Anders dan kennelijk de steller van het middel, beschouw ik genoemde opmerking en beschrijving van het proces echter beide als een algemene omschrijving van (het al dan niet beoogde gevolg van) witwassen en lees ik daarin niet een voor alle mogelijke witwashandelingen geldend vereiste voor strafbaarheid. Ik wijs er daarbij op dat de Memorie van Toelichting, in navolging van de EG-Richtlijn nr. 91/308/EEG3., nadrukkelijk twee vormen van strafbaar witwassen onderscheidt, te weten a) het doelgericht verbergen of verhullen van de werkelijke aard, herkomst, vindplaats enzovoort van een voorwerp en b) het verwerven, voorhanden hebben, overdragen of omzetten van een voorwerp, dan wel het gebruik maken van zo'n voorwerp. In de Memorie van Toelichting wordt expliciet aangegeven dat de bij de versluieringsfase behorende handelingen (het verbergen of verhullen) zijn opgenomen in het eerste lid aanhef en onder a van art. 420bis en 420quater Sr. De overige in de definitie van de Richtlijn bedoelde handelingen — het verwerven, het voorhanden hebben, overdragen of omzetten van een voorwerp, dan wel het gebruik maken van zo'n voorwerp — zijn omschreven in het eerste lid aanhef en onder b van voornoemde artikelen.4. De Memorie van Toelichting merkt derhalve zowel het doelgericht verbergen of verhullen van de herkomst van het uit misdrijf verkregen voorwerp, alsmede het zonder dat nadrukkelijke doel onder meer voorhanden hebben van dat voorwerp als een afzonderlijke vorm van strafbaar witwassen aan. In dat licht en in aanmerking genomen dat onderdeel b van art. 420bis, eerste lid, Sr op geen enkele wijze inhoudt dat de daarin strafbaar gestelde handelingen gericht moeten zijn op het verbergen of verhullen van de herkomst van het voorwerp, heeft het hof zonder blijk te geven van een onjuiste rechtsopvatting en — gelet op de hiervoor onder punt 5 weergegeven overwegingen — toereikend gemotiveerd het in het middel bedoelde verweer verworpen.
9.
Voor zover voorts wordt betoogd dat nog geen sprake is van witwassen op het moment dat het geld wordt verkregen, wordt eraan voorbij gegaan dat in onderdeel b van art. 420bis, eerste lid, Sr reeds het enkel voorhanden hebben van een uit misdrijf afkomstig voorwerp wordt aangemerkt als witwassen.5.
10.
Het middel faalt en kan worden afgedaan met de in art. 81 RO bedoelde motivering.
11.
Gronden waarop de Hoge Raad gebruik zou moeten maken van zijn bevoegdheid de bestreden uitspraak ambtshalve te vernietigen heb ik niet aangetroffen. Deze conclusie strekt tot verwerping van het beroep.

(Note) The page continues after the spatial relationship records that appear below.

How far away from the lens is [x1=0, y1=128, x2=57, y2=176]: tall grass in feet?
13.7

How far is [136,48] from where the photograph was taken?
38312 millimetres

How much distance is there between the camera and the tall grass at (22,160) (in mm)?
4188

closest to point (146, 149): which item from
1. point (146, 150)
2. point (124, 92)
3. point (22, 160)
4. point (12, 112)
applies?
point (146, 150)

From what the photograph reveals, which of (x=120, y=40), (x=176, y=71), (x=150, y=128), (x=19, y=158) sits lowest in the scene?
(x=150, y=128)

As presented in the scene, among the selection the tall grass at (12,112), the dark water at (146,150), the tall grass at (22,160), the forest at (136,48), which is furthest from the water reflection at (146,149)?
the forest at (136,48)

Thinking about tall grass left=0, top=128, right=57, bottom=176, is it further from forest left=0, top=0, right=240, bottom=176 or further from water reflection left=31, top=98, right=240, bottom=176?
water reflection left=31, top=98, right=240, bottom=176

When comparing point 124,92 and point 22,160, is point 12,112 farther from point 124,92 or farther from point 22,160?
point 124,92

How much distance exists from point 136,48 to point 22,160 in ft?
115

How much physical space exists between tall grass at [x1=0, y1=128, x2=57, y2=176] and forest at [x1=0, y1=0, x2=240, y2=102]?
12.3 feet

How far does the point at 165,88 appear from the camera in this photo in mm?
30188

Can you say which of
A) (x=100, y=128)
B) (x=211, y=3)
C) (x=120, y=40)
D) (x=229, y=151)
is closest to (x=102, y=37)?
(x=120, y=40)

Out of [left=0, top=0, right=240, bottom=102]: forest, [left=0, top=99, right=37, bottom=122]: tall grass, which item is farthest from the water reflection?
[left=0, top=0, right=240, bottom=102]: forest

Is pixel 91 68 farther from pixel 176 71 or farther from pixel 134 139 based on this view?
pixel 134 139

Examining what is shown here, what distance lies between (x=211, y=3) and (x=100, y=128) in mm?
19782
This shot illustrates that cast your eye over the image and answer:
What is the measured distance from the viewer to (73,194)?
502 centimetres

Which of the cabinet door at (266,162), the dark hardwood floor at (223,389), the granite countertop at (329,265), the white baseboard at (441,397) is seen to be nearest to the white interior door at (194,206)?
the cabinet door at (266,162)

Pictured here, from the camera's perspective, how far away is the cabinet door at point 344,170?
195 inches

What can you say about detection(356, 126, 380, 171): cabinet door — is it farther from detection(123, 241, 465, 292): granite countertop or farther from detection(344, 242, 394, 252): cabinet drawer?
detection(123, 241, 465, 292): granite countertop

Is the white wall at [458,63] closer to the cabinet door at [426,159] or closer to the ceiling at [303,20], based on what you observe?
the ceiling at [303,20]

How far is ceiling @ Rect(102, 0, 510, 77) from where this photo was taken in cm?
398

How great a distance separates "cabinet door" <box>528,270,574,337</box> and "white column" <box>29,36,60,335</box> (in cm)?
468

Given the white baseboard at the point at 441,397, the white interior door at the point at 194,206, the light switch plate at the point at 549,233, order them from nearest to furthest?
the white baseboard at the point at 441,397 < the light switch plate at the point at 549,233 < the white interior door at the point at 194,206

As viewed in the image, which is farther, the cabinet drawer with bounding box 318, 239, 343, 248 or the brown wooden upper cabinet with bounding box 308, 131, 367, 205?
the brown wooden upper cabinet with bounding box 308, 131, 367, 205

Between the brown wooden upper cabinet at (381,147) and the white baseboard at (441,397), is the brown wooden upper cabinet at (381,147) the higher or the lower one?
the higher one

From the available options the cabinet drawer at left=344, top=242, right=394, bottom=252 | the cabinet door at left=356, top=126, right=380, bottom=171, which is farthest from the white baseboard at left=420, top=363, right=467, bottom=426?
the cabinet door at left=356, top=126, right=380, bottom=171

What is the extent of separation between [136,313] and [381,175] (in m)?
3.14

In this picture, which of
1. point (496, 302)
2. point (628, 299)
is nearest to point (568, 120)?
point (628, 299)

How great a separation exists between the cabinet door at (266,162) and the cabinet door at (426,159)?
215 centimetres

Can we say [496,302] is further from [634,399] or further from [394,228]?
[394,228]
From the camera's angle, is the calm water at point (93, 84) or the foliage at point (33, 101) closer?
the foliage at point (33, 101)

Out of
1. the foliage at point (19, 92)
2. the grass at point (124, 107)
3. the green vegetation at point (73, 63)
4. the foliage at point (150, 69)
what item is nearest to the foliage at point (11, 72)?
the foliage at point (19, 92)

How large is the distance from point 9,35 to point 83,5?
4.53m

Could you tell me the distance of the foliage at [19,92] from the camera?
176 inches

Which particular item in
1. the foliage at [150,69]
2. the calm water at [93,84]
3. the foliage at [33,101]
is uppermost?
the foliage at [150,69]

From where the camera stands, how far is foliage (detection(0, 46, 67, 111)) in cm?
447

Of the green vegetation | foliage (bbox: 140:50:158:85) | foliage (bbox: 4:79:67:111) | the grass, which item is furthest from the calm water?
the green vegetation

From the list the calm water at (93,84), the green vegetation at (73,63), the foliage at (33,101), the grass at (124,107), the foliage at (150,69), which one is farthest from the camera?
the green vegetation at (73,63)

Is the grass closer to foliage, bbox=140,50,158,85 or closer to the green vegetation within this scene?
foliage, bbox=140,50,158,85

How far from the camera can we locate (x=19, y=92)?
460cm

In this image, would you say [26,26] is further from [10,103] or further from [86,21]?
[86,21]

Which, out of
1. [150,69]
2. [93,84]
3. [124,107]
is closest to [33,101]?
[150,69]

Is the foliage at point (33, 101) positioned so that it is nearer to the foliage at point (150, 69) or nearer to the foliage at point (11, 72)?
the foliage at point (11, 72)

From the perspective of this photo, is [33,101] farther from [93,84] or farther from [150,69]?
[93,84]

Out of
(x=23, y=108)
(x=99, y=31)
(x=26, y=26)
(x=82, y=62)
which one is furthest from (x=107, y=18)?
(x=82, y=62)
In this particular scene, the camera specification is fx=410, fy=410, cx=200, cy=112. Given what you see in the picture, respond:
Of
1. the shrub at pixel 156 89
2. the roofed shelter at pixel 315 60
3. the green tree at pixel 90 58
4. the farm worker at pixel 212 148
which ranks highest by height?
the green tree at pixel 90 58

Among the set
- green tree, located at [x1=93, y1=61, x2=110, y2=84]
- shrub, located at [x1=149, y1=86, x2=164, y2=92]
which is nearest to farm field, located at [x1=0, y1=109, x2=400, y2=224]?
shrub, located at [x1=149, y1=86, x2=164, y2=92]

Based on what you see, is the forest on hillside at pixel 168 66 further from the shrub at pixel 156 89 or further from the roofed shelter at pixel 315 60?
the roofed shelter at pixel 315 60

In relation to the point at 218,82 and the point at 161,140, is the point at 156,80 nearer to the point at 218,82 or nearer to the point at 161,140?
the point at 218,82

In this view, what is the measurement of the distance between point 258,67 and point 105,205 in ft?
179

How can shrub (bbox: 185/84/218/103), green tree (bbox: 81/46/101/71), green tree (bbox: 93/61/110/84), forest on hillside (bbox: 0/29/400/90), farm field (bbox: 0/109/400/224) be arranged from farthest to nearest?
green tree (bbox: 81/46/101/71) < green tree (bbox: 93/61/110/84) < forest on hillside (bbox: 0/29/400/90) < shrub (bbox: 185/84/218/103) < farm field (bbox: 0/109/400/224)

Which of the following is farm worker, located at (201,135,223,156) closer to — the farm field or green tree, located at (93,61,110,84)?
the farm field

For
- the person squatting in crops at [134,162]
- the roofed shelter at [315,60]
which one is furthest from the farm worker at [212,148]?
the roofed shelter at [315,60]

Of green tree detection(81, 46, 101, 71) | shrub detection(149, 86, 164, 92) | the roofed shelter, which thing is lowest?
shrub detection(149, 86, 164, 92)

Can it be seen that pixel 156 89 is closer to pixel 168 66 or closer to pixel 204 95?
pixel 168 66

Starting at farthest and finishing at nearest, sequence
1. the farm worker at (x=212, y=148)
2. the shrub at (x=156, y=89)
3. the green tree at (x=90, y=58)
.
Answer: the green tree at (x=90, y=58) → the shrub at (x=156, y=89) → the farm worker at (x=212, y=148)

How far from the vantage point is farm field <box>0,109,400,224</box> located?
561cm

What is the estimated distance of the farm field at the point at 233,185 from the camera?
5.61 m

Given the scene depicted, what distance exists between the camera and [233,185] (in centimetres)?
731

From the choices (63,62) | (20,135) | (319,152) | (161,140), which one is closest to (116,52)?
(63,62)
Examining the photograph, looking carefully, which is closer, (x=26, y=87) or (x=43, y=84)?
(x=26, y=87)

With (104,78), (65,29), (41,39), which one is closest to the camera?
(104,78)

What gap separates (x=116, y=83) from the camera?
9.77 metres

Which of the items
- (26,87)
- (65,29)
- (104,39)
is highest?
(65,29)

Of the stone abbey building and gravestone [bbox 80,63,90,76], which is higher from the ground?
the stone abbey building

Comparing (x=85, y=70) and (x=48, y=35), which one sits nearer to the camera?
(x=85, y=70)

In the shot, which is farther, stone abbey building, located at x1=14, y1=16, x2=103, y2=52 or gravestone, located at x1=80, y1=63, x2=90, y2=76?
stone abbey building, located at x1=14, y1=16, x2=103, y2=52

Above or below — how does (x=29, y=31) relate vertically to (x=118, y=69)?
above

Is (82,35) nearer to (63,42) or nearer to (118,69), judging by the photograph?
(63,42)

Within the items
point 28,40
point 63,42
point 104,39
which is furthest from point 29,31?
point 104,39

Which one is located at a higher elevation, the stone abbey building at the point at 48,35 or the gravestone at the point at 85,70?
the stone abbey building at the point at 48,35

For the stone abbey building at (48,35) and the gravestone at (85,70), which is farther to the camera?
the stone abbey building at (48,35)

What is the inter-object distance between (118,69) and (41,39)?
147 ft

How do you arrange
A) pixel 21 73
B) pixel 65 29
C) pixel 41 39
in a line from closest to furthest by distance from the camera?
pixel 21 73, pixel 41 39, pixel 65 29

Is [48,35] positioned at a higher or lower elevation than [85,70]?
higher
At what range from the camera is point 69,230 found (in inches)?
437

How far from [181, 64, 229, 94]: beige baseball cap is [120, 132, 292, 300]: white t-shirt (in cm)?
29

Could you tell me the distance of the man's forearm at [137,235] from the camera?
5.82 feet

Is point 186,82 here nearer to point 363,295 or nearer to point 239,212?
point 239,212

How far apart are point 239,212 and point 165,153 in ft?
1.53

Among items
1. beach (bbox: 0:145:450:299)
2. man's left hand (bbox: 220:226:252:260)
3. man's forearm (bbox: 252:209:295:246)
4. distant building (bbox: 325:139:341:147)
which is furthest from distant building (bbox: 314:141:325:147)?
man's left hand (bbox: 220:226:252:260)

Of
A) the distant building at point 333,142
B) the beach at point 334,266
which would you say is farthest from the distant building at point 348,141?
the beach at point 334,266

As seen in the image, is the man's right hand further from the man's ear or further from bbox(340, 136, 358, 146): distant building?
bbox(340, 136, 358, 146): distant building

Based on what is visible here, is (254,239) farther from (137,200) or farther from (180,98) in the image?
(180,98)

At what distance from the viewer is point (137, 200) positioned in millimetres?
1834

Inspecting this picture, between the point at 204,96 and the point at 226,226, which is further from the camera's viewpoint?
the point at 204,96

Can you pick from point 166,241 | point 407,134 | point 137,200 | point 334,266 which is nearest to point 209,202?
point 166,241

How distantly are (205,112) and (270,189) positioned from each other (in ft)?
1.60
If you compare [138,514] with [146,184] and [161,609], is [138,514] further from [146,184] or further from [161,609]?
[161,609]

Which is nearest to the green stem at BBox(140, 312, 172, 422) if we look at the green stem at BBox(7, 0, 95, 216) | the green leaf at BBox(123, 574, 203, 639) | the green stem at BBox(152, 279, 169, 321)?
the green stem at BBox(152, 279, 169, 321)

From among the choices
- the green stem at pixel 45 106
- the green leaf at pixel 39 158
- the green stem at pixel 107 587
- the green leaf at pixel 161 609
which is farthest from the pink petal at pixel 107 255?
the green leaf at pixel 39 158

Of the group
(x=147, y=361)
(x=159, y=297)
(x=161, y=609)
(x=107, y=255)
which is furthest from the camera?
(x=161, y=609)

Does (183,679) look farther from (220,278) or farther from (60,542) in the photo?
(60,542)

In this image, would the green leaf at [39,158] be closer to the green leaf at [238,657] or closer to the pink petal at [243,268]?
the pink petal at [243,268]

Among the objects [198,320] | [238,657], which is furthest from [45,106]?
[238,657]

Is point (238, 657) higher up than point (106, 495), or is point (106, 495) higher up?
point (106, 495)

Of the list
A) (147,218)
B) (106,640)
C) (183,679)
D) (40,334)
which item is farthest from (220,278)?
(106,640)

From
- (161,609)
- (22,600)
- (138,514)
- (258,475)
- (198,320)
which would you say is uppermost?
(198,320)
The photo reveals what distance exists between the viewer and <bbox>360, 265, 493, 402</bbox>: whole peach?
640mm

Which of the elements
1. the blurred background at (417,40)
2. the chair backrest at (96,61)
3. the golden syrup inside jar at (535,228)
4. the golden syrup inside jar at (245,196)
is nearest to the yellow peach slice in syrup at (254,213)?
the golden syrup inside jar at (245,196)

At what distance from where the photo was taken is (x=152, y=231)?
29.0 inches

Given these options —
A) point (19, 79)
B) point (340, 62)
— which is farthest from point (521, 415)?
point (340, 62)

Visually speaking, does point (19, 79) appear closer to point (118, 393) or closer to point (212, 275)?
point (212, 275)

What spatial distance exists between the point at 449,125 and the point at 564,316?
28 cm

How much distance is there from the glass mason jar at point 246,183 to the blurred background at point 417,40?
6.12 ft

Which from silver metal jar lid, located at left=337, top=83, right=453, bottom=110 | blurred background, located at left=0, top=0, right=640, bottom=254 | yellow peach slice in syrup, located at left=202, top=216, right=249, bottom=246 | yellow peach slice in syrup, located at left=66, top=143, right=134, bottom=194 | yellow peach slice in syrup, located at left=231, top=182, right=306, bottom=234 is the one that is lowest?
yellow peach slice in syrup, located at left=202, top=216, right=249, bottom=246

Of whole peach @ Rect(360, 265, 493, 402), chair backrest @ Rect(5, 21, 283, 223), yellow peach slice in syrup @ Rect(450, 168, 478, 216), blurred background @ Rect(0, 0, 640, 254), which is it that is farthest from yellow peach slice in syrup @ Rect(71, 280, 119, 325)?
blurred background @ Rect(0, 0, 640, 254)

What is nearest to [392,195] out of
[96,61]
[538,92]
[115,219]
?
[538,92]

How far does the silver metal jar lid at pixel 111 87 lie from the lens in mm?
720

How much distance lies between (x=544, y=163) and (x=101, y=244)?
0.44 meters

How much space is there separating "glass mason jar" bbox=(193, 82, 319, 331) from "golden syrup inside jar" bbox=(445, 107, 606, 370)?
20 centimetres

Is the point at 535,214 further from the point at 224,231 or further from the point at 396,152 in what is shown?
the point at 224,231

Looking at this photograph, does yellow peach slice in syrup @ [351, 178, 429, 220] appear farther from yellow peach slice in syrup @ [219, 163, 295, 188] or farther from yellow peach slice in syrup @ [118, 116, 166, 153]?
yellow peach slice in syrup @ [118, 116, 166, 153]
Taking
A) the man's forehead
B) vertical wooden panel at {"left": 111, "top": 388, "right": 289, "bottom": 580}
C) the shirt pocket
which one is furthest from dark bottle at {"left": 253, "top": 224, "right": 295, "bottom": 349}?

De Procureur-Generaal bij de Hoge Raad der Nederlanden
AG
Voetnoten
Voetnoten Conclusie 26‑10‑2010
Kamerstukken II 1999/00, 27 159, nr. 3 (MvT), p. 2, 4 en 14.
De MvT haalt niet alleen een aantal Verdragen aan, maar noemt (op p. 3) in het bijzonder ook deze Richtlijn, waarin vier verschillende gedragingen als ‘witwassen van geld’ zijn opgesomd. Conform die Richtlijn zijn de daarin genoemde handelingen van elkaar onderscheiden in het eerste lid van art. 420bis en 420quater Sr, respectievelijk onder a en b (zie ook MvT, p. 4).
MvT, t.a.p., p. 2–3, 4 en 14–15. Zie omtrent de EG-Richtlijn ook noot 3.
HR 2 oktober 2007, LJN BA7923, NJ 2008, 16, rov. 3.4., met kritische noot van Borgers.